Lee Child's Make Me: Jack Reacher again

So first we have Elizabeth Fischer's assisted suicide, then we have David M's reaction to it ("The New Reindeer 2015," good luck acquiring it). Then, a couple of days before David's Christmas show, I picked up Lee Child's Make Me - the 20th Jack Reacher novel, acquired as a "speed read" from the Burnaby Library. I just burned through it this morning; 400 pages in one week is a speed read indeed, by my standards...

I'm not particularly proud of the fact that I've read every one of the Reacher books. Each of them is so cut-from-the-same-cloth as to make Donald E. Westlake's Parker series seem varied and complex. Reacher comes to town, stumbles into a situation; aids a woman in distress; investigates and confronts an evil; overcomes various obstacles; wins; and leaves town. In about seventeen of twenty of them he has a brief affair with the woman in question. Very occasionally you get titles that distinguish themselves from the others, say by taking us back to Reacher's military days, or having the narrative written in the first person. My favourite of the books, The Hard Way, is fun because at pretty much every turn, Reacher makes crucial errors of deduction or judgment, succeeding in the end largely by accident, and with a great deal of help from outside (including help from women; sisterhood is a big theme of the book, which I like less because it's politically correct than because it is a fresh variant in the usual tough-guy-thriller formula). My least favourites are the odd ones that end up seeming somewhat misogynist (The Affair, say, where the entire plot revolves around the question of whether a woman Reacher is sleeping with is guilty of murder.
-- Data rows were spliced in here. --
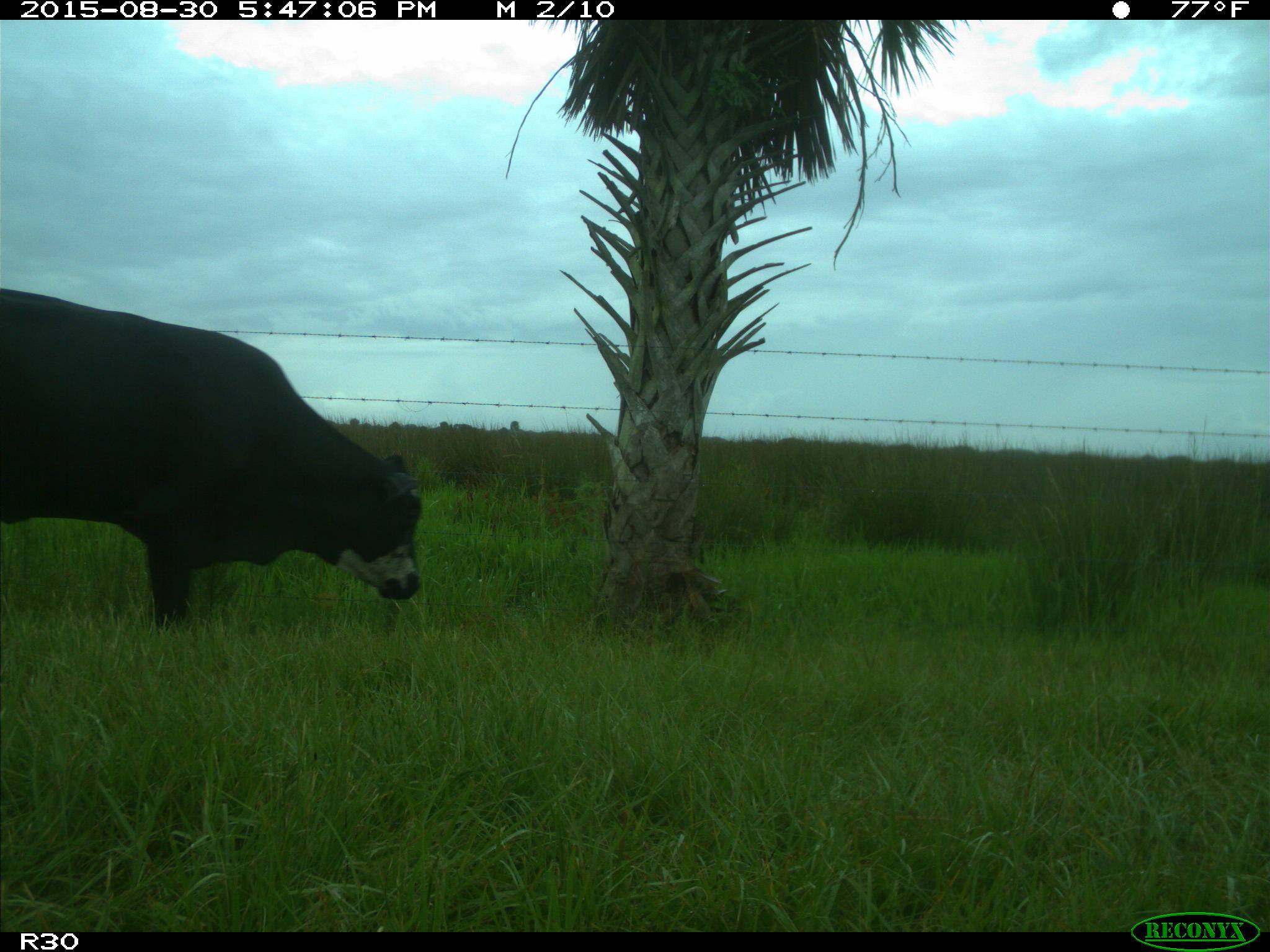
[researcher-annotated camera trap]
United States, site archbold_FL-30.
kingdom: Animalia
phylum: Chordata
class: Mammalia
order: Artiodactyla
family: Bovidae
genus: Bos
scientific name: Bos taurus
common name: domestic cow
It's well-written, but the whole point of it is kind of morally suspect, like maybe Child - real name Jim Grant - was channelling some sort of personal frustrations with females. It's his Basic Instinct, more or less). They're a bit of a guilty pleasure - the pulpiest of pulp - but they're perfectly constructed, every one of them, and easy to read as coffee is to drink. So what the hell.
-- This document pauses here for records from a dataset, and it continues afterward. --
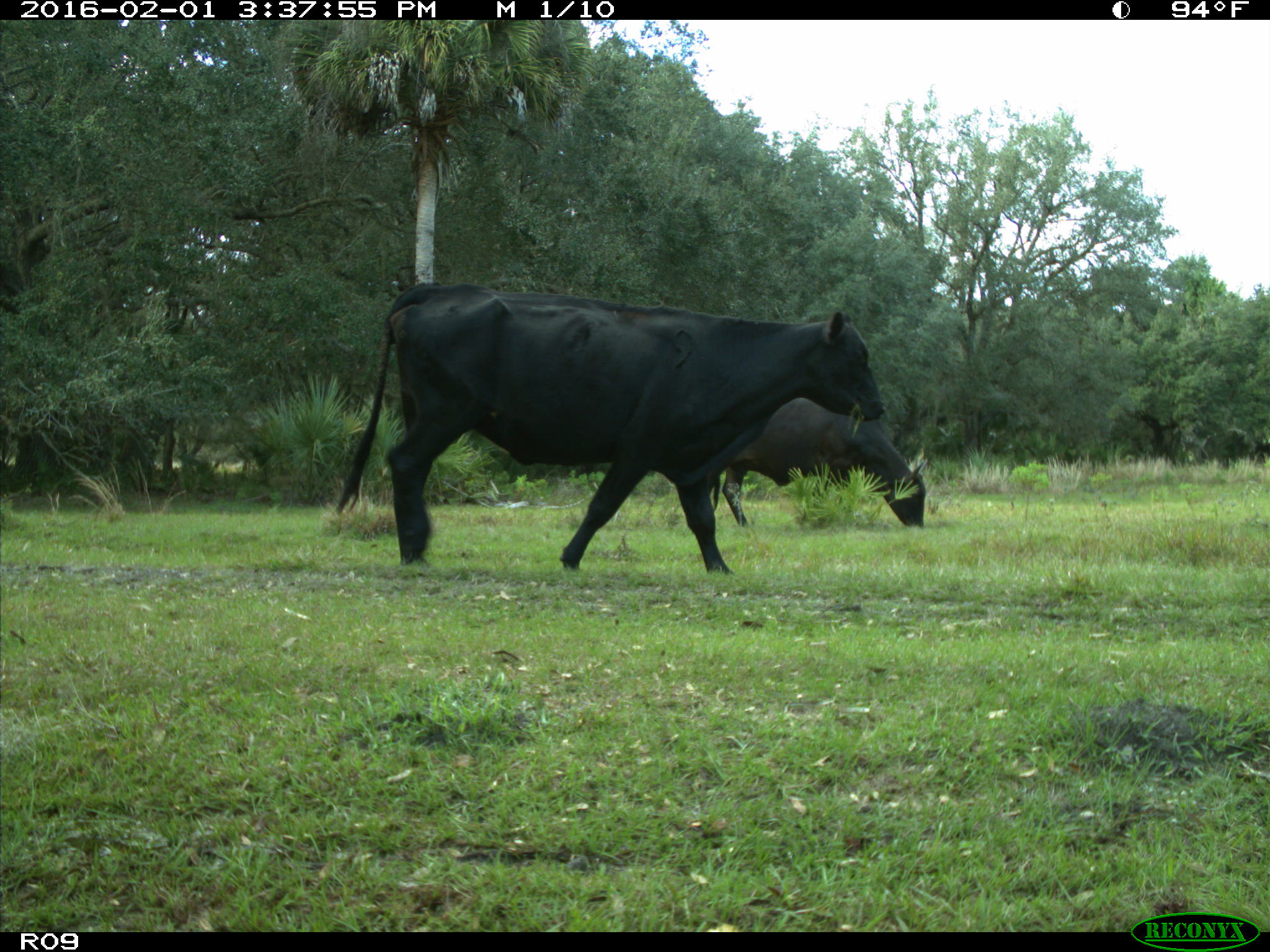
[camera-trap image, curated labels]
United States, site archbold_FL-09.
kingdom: Animalia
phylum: Chordata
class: Mammalia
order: Artiodactyla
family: Bovidae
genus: Bos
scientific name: Bos taurus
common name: domestic cow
Anyhow, early in the novel, a scenario occurs where people arrive at a mysterious hotel in a farming district, lightly packed; they are met by a luxury sedan; they spend one night in the hotel, and then are driven off into the dawn. Why they have arrived, where they are going is a mystery; we know it connects with murder - someone is killed at the very beginning of the book, to protect the mystery - but no explanation is given, and even Reacher himself doesn't figure it out.

My first thought was, "I bet this is all about assisted suicide."

I'm a clever guy.

Anyhow, I haven't a lot of time to review the book - have to go to work! - and I wouldn't want to spoil it, but I enjoyed this particular novel; it's a little darker than some in the series, though it's every bit a Reacher novel, dependable as McDonalds. I have friends who feel like Child has been slipping a bit, but I haven't noticed it. This is yet another fine, fun read.

(And it IS about assisted suicide... sort of). 

1 comment:

David M. said...

Life is precious, stay as long as possible, do what you can, don't take my word for it, just ask Lemmy.